With the answer of Mu Xue, Mu Qiu starts to find his father again. He first comes to Mu's old house and wants to go to the room where his father used to live. Maybe there will be some clues.

My father's room has not been occupied for a long time. Even if there are servants cleaning it regularly, it is still a little less popular.

There are many kinds of books in the room. It can be seen that my father must have been a man of erudition and talent at that time. He gradually drew a picture of an elegant scholar in his mind.

Looking carefully, eager to see something about the diary and so on, he finally found it. However, the diary was locked, and he didn't know the password, so he had to take a chance.

The first is my father's birthday. I tried, but I was wrong. It's wrong to lose his own birthday again. Then it was my mother's birthday. It was open. He should have thought that his father loved his mother so much.

Slowly open the old diary, the above diary is from the meeting mother began to write.

September 1, 1978

Today is the opening day of the University, I am full of expectations to walk alone on the road of reporting, I worked hard for three years, and finally admitted to my dream school, everything is the ideal.

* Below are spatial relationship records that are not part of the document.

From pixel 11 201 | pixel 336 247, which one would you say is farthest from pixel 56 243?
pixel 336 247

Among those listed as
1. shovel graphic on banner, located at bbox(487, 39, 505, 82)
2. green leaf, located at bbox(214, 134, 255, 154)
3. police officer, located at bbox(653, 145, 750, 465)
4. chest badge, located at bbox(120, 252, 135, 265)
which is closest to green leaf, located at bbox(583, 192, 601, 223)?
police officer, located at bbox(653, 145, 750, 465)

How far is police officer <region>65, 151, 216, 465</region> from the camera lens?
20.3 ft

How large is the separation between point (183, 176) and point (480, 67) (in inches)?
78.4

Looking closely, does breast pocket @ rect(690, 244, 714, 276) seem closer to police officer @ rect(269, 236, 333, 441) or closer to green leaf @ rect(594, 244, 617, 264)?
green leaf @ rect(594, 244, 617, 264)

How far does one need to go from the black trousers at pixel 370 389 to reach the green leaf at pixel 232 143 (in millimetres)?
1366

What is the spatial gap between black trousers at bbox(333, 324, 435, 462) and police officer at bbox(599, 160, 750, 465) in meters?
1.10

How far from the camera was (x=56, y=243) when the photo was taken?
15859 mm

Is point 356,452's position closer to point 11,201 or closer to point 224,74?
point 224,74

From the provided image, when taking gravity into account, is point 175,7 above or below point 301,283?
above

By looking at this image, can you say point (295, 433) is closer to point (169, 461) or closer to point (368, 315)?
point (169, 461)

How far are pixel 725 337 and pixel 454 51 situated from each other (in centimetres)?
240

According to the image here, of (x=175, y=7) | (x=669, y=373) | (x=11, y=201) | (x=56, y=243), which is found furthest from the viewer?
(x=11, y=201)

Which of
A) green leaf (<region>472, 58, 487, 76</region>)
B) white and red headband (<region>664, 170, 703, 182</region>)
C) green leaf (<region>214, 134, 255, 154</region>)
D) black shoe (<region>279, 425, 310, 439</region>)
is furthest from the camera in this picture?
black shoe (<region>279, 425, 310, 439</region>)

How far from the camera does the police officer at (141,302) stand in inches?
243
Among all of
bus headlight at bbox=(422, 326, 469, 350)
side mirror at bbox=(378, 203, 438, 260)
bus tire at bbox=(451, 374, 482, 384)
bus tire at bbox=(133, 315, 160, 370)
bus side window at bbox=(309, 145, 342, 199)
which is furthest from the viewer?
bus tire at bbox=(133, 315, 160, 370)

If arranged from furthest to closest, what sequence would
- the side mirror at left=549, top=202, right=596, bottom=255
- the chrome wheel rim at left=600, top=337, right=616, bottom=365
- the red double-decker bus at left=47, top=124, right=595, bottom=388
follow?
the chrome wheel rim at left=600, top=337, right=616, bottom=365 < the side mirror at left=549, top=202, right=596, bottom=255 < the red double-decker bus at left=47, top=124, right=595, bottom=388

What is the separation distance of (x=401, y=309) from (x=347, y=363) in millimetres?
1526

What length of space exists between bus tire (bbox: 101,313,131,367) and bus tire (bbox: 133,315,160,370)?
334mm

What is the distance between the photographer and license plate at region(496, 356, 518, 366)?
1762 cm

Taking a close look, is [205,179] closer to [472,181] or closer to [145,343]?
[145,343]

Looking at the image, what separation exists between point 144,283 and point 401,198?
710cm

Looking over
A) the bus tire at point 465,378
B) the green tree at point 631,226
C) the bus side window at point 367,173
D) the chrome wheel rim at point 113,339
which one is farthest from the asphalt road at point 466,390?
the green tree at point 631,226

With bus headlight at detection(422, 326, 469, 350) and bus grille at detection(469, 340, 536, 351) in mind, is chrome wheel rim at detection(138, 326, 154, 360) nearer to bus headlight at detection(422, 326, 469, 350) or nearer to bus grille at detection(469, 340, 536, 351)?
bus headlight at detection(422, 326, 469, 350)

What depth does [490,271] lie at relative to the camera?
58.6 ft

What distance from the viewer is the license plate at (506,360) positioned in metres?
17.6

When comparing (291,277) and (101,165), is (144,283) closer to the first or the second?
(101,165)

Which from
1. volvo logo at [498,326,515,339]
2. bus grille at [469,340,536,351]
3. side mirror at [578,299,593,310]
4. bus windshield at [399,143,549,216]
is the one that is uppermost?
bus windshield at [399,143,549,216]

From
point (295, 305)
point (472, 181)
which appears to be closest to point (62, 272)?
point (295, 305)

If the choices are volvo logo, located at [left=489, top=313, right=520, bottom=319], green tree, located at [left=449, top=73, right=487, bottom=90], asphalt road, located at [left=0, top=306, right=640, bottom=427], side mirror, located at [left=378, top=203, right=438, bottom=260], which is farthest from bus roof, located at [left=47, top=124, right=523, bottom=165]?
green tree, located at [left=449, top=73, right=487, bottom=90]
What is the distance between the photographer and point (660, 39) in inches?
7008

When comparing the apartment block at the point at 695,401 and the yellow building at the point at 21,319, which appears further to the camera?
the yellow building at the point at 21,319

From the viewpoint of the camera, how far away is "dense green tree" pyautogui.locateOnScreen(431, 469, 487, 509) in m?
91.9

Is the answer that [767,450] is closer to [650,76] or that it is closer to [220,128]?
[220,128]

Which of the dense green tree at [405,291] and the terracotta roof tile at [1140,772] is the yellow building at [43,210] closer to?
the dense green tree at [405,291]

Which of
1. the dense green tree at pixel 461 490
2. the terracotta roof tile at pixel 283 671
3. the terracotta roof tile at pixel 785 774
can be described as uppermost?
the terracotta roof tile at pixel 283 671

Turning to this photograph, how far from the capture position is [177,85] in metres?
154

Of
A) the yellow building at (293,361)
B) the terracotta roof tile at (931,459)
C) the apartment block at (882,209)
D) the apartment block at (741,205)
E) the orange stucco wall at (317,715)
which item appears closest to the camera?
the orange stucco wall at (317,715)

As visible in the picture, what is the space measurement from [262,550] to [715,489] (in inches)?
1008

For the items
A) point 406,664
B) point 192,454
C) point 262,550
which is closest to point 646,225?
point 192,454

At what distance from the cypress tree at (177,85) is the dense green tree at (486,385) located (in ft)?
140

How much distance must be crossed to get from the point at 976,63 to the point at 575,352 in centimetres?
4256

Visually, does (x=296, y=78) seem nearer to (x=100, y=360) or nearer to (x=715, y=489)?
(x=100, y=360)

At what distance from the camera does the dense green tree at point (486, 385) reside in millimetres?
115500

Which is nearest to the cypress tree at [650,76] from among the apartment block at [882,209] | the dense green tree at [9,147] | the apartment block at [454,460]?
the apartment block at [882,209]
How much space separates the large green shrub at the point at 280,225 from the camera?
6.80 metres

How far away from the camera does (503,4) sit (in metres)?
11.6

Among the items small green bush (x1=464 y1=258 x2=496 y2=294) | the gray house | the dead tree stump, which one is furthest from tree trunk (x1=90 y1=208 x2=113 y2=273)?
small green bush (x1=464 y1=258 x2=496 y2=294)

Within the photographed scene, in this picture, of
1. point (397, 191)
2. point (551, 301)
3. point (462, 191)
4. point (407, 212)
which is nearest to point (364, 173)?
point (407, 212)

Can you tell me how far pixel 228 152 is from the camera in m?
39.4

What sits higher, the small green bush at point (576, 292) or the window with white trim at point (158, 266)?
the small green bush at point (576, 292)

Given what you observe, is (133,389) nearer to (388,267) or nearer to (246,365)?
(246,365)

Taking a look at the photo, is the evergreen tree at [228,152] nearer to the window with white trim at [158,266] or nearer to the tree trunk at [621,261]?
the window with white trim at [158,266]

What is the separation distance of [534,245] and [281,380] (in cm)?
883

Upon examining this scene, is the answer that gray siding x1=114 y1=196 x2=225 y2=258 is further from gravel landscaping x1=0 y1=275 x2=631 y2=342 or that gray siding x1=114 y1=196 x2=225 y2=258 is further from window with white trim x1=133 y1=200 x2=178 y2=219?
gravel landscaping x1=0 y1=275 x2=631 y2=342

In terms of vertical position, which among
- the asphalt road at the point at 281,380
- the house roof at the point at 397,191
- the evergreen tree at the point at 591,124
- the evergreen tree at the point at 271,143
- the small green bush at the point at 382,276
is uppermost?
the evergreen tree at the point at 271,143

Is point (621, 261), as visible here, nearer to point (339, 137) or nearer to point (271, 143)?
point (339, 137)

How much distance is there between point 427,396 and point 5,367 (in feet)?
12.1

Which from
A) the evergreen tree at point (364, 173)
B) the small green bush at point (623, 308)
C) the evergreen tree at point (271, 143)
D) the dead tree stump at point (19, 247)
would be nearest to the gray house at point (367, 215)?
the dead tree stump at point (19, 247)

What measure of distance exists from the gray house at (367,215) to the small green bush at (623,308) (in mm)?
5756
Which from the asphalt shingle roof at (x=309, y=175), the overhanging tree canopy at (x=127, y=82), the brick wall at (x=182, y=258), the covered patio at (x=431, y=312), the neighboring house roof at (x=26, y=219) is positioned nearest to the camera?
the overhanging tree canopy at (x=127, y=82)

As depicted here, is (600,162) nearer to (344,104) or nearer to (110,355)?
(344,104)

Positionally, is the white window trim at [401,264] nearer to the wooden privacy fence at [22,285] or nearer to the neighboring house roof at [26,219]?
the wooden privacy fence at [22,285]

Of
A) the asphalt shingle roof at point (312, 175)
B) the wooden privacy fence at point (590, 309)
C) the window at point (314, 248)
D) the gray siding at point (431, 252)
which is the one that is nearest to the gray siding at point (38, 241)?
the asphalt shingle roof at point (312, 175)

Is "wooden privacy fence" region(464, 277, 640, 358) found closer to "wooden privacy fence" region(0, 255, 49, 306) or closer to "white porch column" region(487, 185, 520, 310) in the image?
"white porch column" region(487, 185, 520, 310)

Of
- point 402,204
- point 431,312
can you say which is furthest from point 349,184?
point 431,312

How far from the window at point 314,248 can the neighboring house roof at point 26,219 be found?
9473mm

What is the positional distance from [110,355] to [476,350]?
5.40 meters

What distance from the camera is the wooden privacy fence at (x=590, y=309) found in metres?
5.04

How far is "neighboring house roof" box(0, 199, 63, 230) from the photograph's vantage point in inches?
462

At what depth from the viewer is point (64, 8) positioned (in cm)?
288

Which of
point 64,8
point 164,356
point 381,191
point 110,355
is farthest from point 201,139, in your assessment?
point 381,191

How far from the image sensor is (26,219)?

When I signed up, I saw a girl, a very beautiful girl, she has a lot of temperament. I could see it at a glance in the crowd. I couldn't help looking at her more.

After that, nothing special happened. After the report, I left school. I didn't choose to live in school. After all, it's not as free as outside school.

September 3, 1978

Today is the time of formal class, I found that the girl with temperament and I are in the same class, she and her friends around are talking, don't know what to say, looks very happy.

I looked at her smile, but also can't help mouth slightly up, it's really a pleasant morning, I think.

When I introduced myself, I paid special attention to her name, Qiumo, which is also very nice. When it was my turn to introduce myself, I took a look at her as if I could make her pay attention to me and remember me.

September 30, 1978

National Day is coming soon. I will not see her for a week, so I am not happy. I may like her, I realize.

Never like a girl, I don't know what to do, so I asked a good friend for help. He didn't look surprised when he heard that I liked the girl.

Don't you believe it? I asked him, and he said he had guessed it long ago. As far as my usual performance is concerned, a fool can see it. Am I that obvious? Others have guessed it. Has she also guessed it?

I suddenly feel a little flustered. If she guesses it, but refuses to give me a response, is it that she indirectly refuses me?

October 1, 1978

Today is the first day of the holiday. I miss her so much. If only I could find her. Or you'd better go and tell her earlier so that you can see her every day.

I told my friend about my early confession, but he didn't agree with me. He said that I would take advantage of the holiday and let me have a good look at my heart. Maybe I just like her. If you really fall in love with her, it's not too late to advertise after class.

I think about it, OK!

There was a lot of ink on the exclamation mark behind. My father must have been very tangled at that time.